(366g) Insights in the Decarbonization of Oil Refining By Integrating High Temperature Electrolysis

Oil refining is not only one of the largest hydrogen consumers in the world, but also has a large potential waste heat resource, which makes this industry highly compatible with the high-temperature electrolysis technologies, such as SOEC (Solid Oxide Electrolysers). High-temperature electrolysis of steam is one of the most energy efficient techniques for producing hydrogen. If waste heat is effectively utilized to vaporize water, the electricity demand required to convert vapor into hydrogen will be significantly lower compared to that of low-temperature water electrolysis technologies. Furthermore, replacement of grey hydrogen production units with electrolysis is proven to be an effective decarbonization step for the refining industry since conventional hydrogen generation units have a high carbon footprint. The innovation brought by this project is coupling the SOEC technology with refining industry, to supply its hydrogen demand, while utilizing the available waste heat to achieve large reductions in electricity consumption.

Process modeling software is a powerful tool for predicting the performance of different chemical processing plants, including various refining blocks, as well as gray and green hydrogen production units. The modeling of the refining processes allows the accurate quantification of the available waste heat, while the modeling of hydrogen generation units will enable the comparison of the electricity requirements and carbon footprints of different technologies, such as high-temperature electrolysis, low temperature electrolysis, and SMR (steam methane reforming). The models and simulations are created using a proprietary computational thermodynamic process modeling software platform, called "Symmetry". In addition to the results generated by the software, data from the industry and literature are also referenced, whenever applicable.
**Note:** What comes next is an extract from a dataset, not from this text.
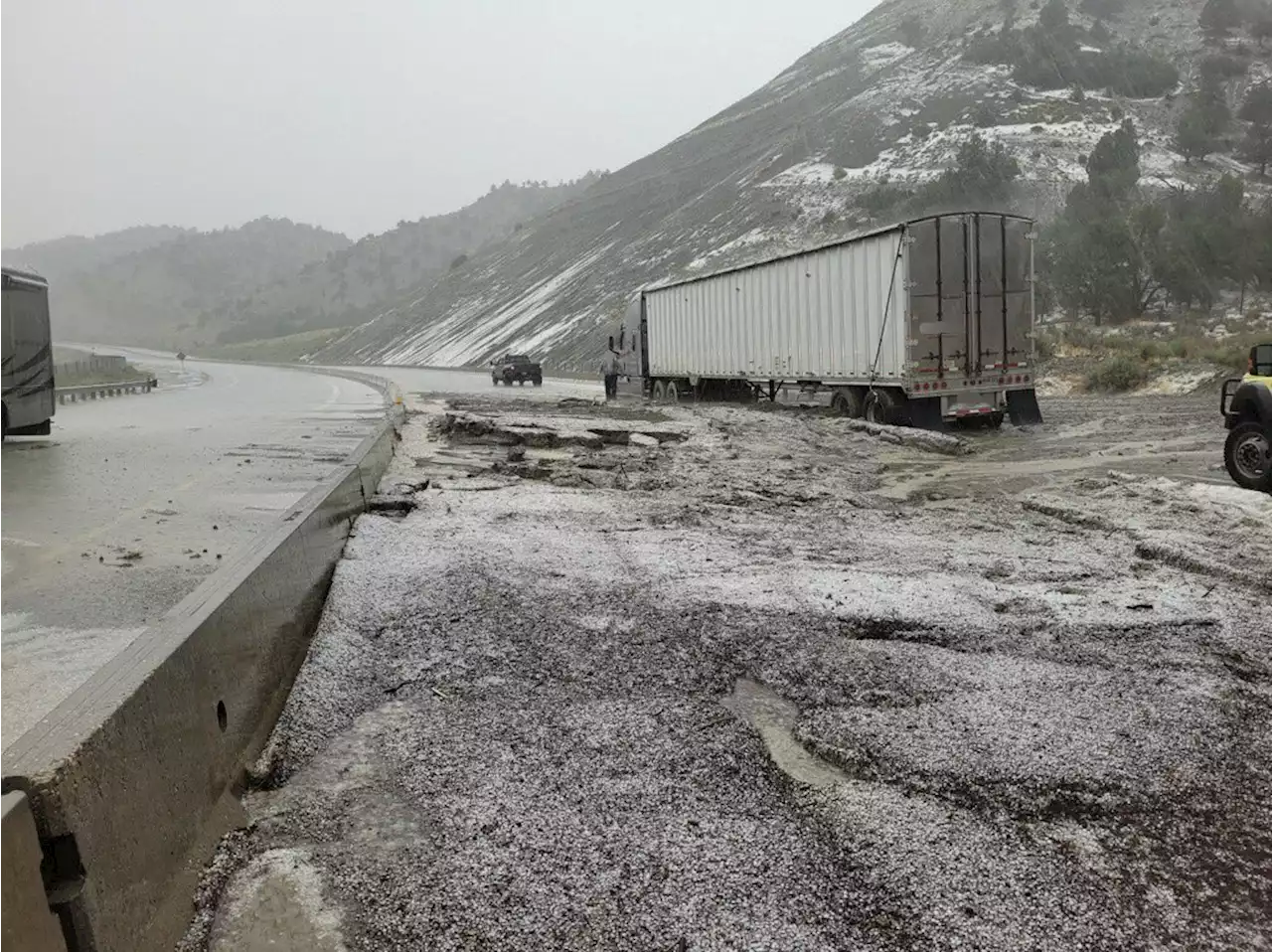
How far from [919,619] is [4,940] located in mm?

The full integration of high temperature electrolysis will include two additional interface units, the first one being HRU (heat recovery unit), and the second one being the HPU (hydrogen processing unit). The purpose of the HRU is to convert the demineralized water at ambient conditions to low-pressure superheated steam at the required battery limit conditions of the electrolyzer, by valorizing the available waste process heat or available excess utility (e.g. LLP steam). The purpose of the HPU is to supply the hydrogen at required specifications (e.g. pressure and purity). By evaluating the overall heat and material balance for the given integration scheme, using the simulation software, the utility demand of HRU, and the electricity demand of the SOEC and HPU are determined. Based on the simulation results, confirmed by the industrial references, the full integration scheme of the high-temperature electrolysis results in more than a 25% saving in electricity consumption, compared to its low-temperature counterparts. Also, the full integration of any electrolytic hydrogen production unit results in a 15-20% reduction in carbon emissions from the refinery.

In addition to the full integration scenario, several partial integration schemes are also considered, which propose the coproduction of hydrogen using two parallel processes, one of them being the SOEC/high temperature electrolysis and its interface units, while the other one being either low-temperature electrolysis or SMR. The partial integration schemes are proposed to the scenarios when the available waste heat cannot supply the entire utility demand of the HRU of full integration scheme. Large reductions in electricity consumption are still achievable in the partial integration scenarios, if the corresponding fraction of hydrogen coming from the high-temperature electrolysis is above 20%.

Finally, the carbon abatement cost for the different options is evaluated, with both proposed partial/full integration scenarios the solutions being economically viable depending on the electricity prices and carbon taxes.